咲人なんて、解決してやろうかなんて言ったくせに、私の回答に、うーんと考え込んでいる。
すると咲人は、あっと言うように、ポンっと手を叩くと、私に向き合って、
「じゃあ七彩…、
飛鳥に、抱き締められたら、嫌?」
意地悪そうに微笑んだ。
……抱き締められたら…、
って、この前抱き締められた…よね?
えっとえっと、
「七彩、正直に言えよ」
「い、嫌じゃ……なかった」
うわぁぁぁぁあ!!
顔の温度が再び急上昇する。
真っ赤だ。

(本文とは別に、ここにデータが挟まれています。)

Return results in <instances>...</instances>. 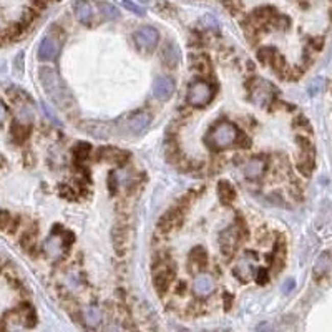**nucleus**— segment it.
<instances>
[{
    "label": "nucleus",
    "mask_w": 332,
    "mask_h": 332,
    "mask_svg": "<svg viewBox=\"0 0 332 332\" xmlns=\"http://www.w3.org/2000/svg\"><path fill=\"white\" fill-rule=\"evenodd\" d=\"M38 75H40V82H42V86L45 88L46 95L50 97V100L58 106V108L70 110L72 106L75 105L68 86L65 85V82L62 80V77L58 75V72L55 68L45 65L40 68Z\"/></svg>",
    "instance_id": "f257e3e1"
},
{
    "label": "nucleus",
    "mask_w": 332,
    "mask_h": 332,
    "mask_svg": "<svg viewBox=\"0 0 332 332\" xmlns=\"http://www.w3.org/2000/svg\"><path fill=\"white\" fill-rule=\"evenodd\" d=\"M239 131L231 122H219L209 133V143L215 148H228L238 141Z\"/></svg>",
    "instance_id": "f03ea898"
},
{
    "label": "nucleus",
    "mask_w": 332,
    "mask_h": 332,
    "mask_svg": "<svg viewBox=\"0 0 332 332\" xmlns=\"http://www.w3.org/2000/svg\"><path fill=\"white\" fill-rule=\"evenodd\" d=\"M151 123L150 113L138 111L135 115H130L128 118H123L118 122V128L123 133H130V135H141V133L148 128Z\"/></svg>",
    "instance_id": "7ed1b4c3"
},
{
    "label": "nucleus",
    "mask_w": 332,
    "mask_h": 332,
    "mask_svg": "<svg viewBox=\"0 0 332 332\" xmlns=\"http://www.w3.org/2000/svg\"><path fill=\"white\" fill-rule=\"evenodd\" d=\"M133 40H135V45L139 52L150 53L151 50H155V46L158 45L159 33L156 32V29H153V27H141V29H138L135 32Z\"/></svg>",
    "instance_id": "20e7f679"
},
{
    "label": "nucleus",
    "mask_w": 332,
    "mask_h": 332,
    "mask_svg": "<svg viewBox=\"0 0 332 332\" xmlns=\"http://www.w3.org/2000/svg\"><path fill=\"white\" fill-rule=\"evenodd\" d=\"M212 86L206 82H195L188 90V103L193 106H204L212 100Z\"/></svg>",
    "instance_id": "39448f33"
},
{
    "label": "nucleus",
    "mask_w": 332,
    "mask_h": 332,
    "mask_svg": "<svg viewBox=\"0 0 332 332\" xmlns=\"http://www.w3.org/2000/svg\"><path fill=\"white\" fill-rule=\"evenodd\" d=\"M272 97H274V88L271 86V83L257 78L254 85H252V91H251L252 103L263 108V106H268L272 102Z\"/></svg>",
    "instance_id": "423d86ee"
},
{
    "label": "nucleus",
    "mask_w": 332,
    "mask_h": 332,
    "mask_svg": "<svg viewBox=\"0 0 332 332\" xmlns=\"http://www.w3.org/2000/svg\"><path fill=\"white\" fill-rule=\"evenodd\" d=\"M175 91V82L171 77H158L153 83V95L159 102H166Z\"/></svg>",
    "instance_id": "0eeeda50"
},
{
    "label": "nucleus",
    "mask_w": 332,
    "mask_h": 332,
    "mask_svg": "<svg viewBox=\"0 0 332 332\" xmlns=\"http://www.w3.org/2000/svg\"><path fill=\"white\" fill-rule=\"evenodd\" d=\"M60 52V42L55 37L46 35L38 46V57L43 62H50V60H55Z\"/></svg>",
    "instance_id": "6e6552de"
},
{
    "label": "nucleus",
    "mask_w": 332,
    "mask_h": 332,
    "mask_svg": "<svg viewBox=\"0 0 332 332\" xmlns=\"http://www.w3.org/2000/svg\"><path fill=\"white\" fill-rule=\"evenodd\" d=\"M256 271H257V266H256V259L249 256V254H246L243 256L241 259L238 261L236 264V276L239 279H243V281H249V279L256 274Z\"/></svg>",
    "instance_id": "1a4fd4ad"
},
{
    "label": "nucleus",
    "mask_w": 332,
    "mask_h": 332,
    "mask_svg": "<svg viewBox=\"0 0 332 332\" xmlns=\"http://www.w3.org/2000/svg\"><path fill=\"white\" fill-rule=\"evenodd\" d=\"M212 289H215V279H212V276L203 272V274H198L195 277L193 292H195L198 297H208L212 292Z\"/></svg>",
    "instance_id": "9d476101"
},
{
    "label": "nucleus",
    "mask_w": 332,
    "mask_h": 332,
    "mask_svg": "<svg viewBox=\"0 0 332 332\" xmlns=\"http://www.w3.org/2000/svg\"><path fill=\"white\" fill-rule=\"evenodd\" d=\"M43 249H45L46 254H49V257L58 259L60 256L63 254V251H65V241H63L62 238H58L57 234H53V236H50L45 241Z\"/></svg>",
    "instance_id": "9b49d317"
},
{
    "label": "nucleus",
    "mask_w": 332,
    "mask_h": 332,
    "mask_svg": "<svg viewBox=\"0 0 332 332\" xmlns=\"http://www.w3.org/2000/svg\"><path fill=\"white\" fill-rule=\"evenodd\" d=\"M264 171H266V163L259 158L249 159V161L244 164V175L248 179H252V181L261 178L264 175Z\"/></svg>",
    "instance_id": "f8f14e48"
},
{
    "label": "nucleus",
    "mask_w": 332,
    "mask_h": 332,
    "mask_svg": "<svg viewBox=\"0 0 332 332\" xmlns=\"http://www.w3.org/2000/svg\"><path fill=\"white\" fill-rule=\"evenodd\" d=\"M73 12H75V17L78 22H82L85 25H88L91 22L93 9L86 0H77V2L73 4Z\"/></svg>",
    "instance_id": "ddd939ff"
},
{
    "label": "nucleus",
    "mask_w": 332,
    "mask_h": 332,
    "mask_svg": "<svg viewBox=\"0 0 332 332\" xmlns=\"http://www.w3.org/2000/svg\"><path fill=\"white\" fill-rule=\"evenodd\" d=\"M163 60H164V63L168 65V66H176L178 62H179V50H178V46L176 43H168L164 46V50H163Z\"/></svg>",
    "instance_id": "4468645a"
},
{
    "label": "nucleus",
    "mask_w": 332,
    "mask_h": 332,
    "mask_svg": "<svg viewBox=\"0 0 332 332\" xmlns=\"http://www.w3.org/2000/svg\"><path fill=\"white\" fill-rule=\"evenodd\" d=\"M329 269H330V254L329 252H322L316 261L314 272L317 276H324L325 272H329Z\"/></svg>",
    "instance_id": "2eb2a0df"
},
{
    "label": "nucleus",
    "mask_w": 332,
    "mask_h": 332,
    "mask_svg": "<svg viewBox=\"0 0 332 332\" xmlns=\"http://www.w3.org/2000/svg\"><path fill=\"white\" fill-rule=\"evenodd\" d=\"M32 118H33V111H32V106L29 105H22L18 108V113H17V123L20 126H27L32 123Z\"/></svg>",
    "instance_id": "dca6fc26"
},
{
    "label": "nucleus",
    "mask_w": 332,
    "mask_h": 332,
    "mask_svg": "<svg viewBox=\"0 0 332 332\" xmlns=\"http://www.w3.org/2000/svg\"><path fill=\"white\" fill-rule=\"evenodd\" d=\"M83 319L88 325H98L102 321V314H100L98 307H86L83 311Z\"/></svg>",
    "instance_id": "f3484780"
},
{
    "label": "nucleus",
    "mask_w": 332,
    "mask_h": 332,
    "mask_svg": "<svg viewBox=\"0 0 332 332\" xmlns=\"http://www.w3.org/2000/svg\"><path fill=\"white\" fill-rule=\"evenodd\" d=\"M223 244L224 243H228V246H223V251H224V256L226 254H231V251L234 249V246H236V234H234V231L229 229V231H226V234L223 236Z\"/></svg>",
    "instance_id": "a211bd4d"
},
{
    "label": "nucleus",
    "mask_w": 332,
    "mask_h": 332,
    "mask_svg": "<svg viewBox=\"0 0 332 332\" xmlns=\"http://www.w3.org/2000/svg\"><path fill=\"white\" fill-rule=\"evenodd\" d=\"M100 9H102V13L106 20H115L120 17V12L116 7H113L111 4H102L100 5Z\"/></svg>",
    "instance_id": "6ab92c4d"
},
{
    "label": "nucleus",
    "mask_w": 332,
    "mask_h": 332,
    "mask_svg": "<svg viewBox=\"0 0 332 332\" xmlns=\"http://www.w3.org/2000/svg\"><path fill=\"white\" fill-rule=\"evenodd\" d=\"M219 196H221L223 201H228V203L234 199V191H232L229 183H224L223 181L221 184H219Z\"/></svg>",
    "instance_id": "aec40b11"
},
{
    "label": "nucleus",
    "mask_w": 332,
    "mask_h": 332,
    "mask_svg": "<svg viewBox=\"0 0 332 332\" xmlns=\"http://www.w3.org/2000/svg\"><path fill=\"white\" fill-rule=\"evenodd\" d=\"M324 85H325L324 78H316L314 82L311 83V86H309V91H311V95H316V93L322 91V90H324Z\"/></svg>",
    "instance_id": "412c9836"
},
{
    "label": "nucleus",
    "mask_w": 332,
    "mask_h": 332,
    "mask_svg": "<svg viewBox=\"0 0 332 332\" xmlns=\"http://www.w3.org/2000/svg\"><path fill=\"white\" fill-rule=\"evenodd\" d=\"M123 5L126 7L128 10H131V12H135L136 15H145V10L141 9L139 5H136V4H133V2H130V0H123Z\"/></svg>",
    "instance_id": "4be33fe9"
},
{
    "label": "nucleus",
    "mask_w": 332,
    "mask_h": 332,
    "mask_svg": "<svg viewBox=\"0 0 332 332\" xmlns=\"http://www.w3.org/2000/svg\"><path fill=\"white\" fill-rule=\"evenodd\" d=\"M5 118H7V106L2 100H0V123H2Z\"/></svg>",
    "instance_id": "5701e85b"
},
{
    "label": "nucleus",
    "mask_w": 332,
    "mask_h": 332,
    "mask_svg": "<svg viewBox=\"0 0 332 332\" xmlns=\"http://www.w3.org/2000/svg\"><path fill=\"white\" fill-rule=\"evenodd\" d=\"M289 289H294V281H288L284 286V292H289Z\"/></svg>",
    "instance_id": "b1692460"
},
{
    "label": "nucleus",
    "mask_w": 332,
    "mask_h": 332,
    "mask_svg": "<svg viewBox=\"0 0 332 332\" xmlns=\"http://www.w3.org/2000/svg\"><path fill=\"white\" fill-rule=\"evenodd\" d=\"M259 282H264V271H259Z\"/></svg>",
    "instance_id": "393cba45"
}]
</instances>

絶対今真っ赤だ。
だって正直にって言うんだもん!
魔王様がそうおっしゃるんだもん!!!
私の答えが意外だったのか、咲人は目を見開いて驚いている。
けど、すぐにはぁ~っと大きくため息をつくと、私の頭にポンっと手を乗せた。
「嫌じゃ、なかったって言ったよな。七彩。
あーもうお前それ決定じゃん。
なかったってことは抱き締められたことあるんだろ。
なんで自分の気持ち気づかないのか謎だわ」
…自分の気持ち?
グリグリと撫でられる頭のせいでよく考えられない。
…あれ、てか咲人私の頭なんて触って平気なのだろうか。まぁ深くは考えないでおこう。